___ THE INPUT
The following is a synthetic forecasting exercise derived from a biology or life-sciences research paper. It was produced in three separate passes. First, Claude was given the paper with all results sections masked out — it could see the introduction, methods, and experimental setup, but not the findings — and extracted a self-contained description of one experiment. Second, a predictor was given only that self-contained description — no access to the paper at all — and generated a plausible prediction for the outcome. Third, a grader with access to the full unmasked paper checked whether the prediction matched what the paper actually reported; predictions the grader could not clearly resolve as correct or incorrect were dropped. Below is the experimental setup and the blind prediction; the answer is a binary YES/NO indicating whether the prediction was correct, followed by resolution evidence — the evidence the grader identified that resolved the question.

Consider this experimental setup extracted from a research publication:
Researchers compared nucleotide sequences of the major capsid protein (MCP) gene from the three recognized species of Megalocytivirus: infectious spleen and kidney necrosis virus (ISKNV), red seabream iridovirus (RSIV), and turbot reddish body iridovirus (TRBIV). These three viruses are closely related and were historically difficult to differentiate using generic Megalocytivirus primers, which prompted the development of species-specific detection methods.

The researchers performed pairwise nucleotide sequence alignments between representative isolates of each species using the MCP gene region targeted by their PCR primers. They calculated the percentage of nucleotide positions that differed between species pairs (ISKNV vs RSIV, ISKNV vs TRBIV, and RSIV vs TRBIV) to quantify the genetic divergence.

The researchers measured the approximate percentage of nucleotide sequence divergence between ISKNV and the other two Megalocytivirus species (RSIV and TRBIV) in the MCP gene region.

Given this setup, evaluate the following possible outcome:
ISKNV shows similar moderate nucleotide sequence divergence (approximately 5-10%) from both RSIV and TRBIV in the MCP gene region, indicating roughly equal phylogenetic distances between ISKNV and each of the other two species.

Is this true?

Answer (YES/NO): NO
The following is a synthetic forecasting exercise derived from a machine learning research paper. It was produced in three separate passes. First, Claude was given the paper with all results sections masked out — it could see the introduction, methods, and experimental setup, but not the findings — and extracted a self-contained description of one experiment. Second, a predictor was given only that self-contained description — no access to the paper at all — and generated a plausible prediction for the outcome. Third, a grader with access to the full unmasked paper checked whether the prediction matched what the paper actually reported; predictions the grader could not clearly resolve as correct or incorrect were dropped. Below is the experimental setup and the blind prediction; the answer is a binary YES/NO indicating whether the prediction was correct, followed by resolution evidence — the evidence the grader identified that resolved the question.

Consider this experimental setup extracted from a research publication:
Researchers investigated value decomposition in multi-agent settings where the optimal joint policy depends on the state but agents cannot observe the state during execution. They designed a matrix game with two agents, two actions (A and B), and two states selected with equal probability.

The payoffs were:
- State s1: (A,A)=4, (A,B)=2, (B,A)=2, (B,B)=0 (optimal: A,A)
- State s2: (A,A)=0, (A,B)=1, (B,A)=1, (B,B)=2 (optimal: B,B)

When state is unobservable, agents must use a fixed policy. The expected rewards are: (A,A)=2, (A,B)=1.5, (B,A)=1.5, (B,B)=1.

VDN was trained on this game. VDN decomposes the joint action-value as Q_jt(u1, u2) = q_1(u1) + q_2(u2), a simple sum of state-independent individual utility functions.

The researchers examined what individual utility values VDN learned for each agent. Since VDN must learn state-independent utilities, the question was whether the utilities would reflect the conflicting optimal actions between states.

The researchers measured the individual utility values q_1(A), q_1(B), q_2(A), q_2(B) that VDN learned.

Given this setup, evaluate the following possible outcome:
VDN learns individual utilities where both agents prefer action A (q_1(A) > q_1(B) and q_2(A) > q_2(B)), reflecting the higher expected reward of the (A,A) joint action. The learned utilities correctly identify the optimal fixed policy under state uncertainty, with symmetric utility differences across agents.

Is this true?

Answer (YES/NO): YES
______
[YOUR OBJECTIVE]:
What are the lines from the one with "- State s2: (A,A)=0, (A,B)=1, (B,A)=1, (B,B)=2" through the last line of the records above? Quote them exactly and add nothing.

[THE ANSWER]:
- State s2: (A,A)=0, (A,B)=1, (B,A)=1, (B,B)=2 (optimal: B,B)

When state is unobservable, agents must use a fixed policy. The expected rewards are: (A,A)=2, (A,B)=1.5, (B,A)=1.5, (B,B)=1.

VDN was trained on this game. VDN decomposes the joint action-value as Q_jt(u1, u2) = q_1(u1) + q_2(u2), a simple sum of state-independent individual utility functions.

The researchers examined what individual utility values VDN learned for each agent. Since VDN must learn state-independent utilities, the question was whether the utilities would reflect the conflicting optimal actions between states.

The researchers measured the individual utility values q_1(A), q_1(B), q_2(A), q_2(B) that VDN learned.

Given this setup, evaluate the following possible outcome:
VDN learns individual utilities where both agents prefer action A (q_1(A) > q_1(B) and q_2(A) > q_2(B)), reflecting the higher expected reward of the (A,A) joint action. The learned utilities correctly identify the optimal fixed policy under state uncertainty, with symmetric utility differences across agents.

Is this true?

Answer (YES/NO): YES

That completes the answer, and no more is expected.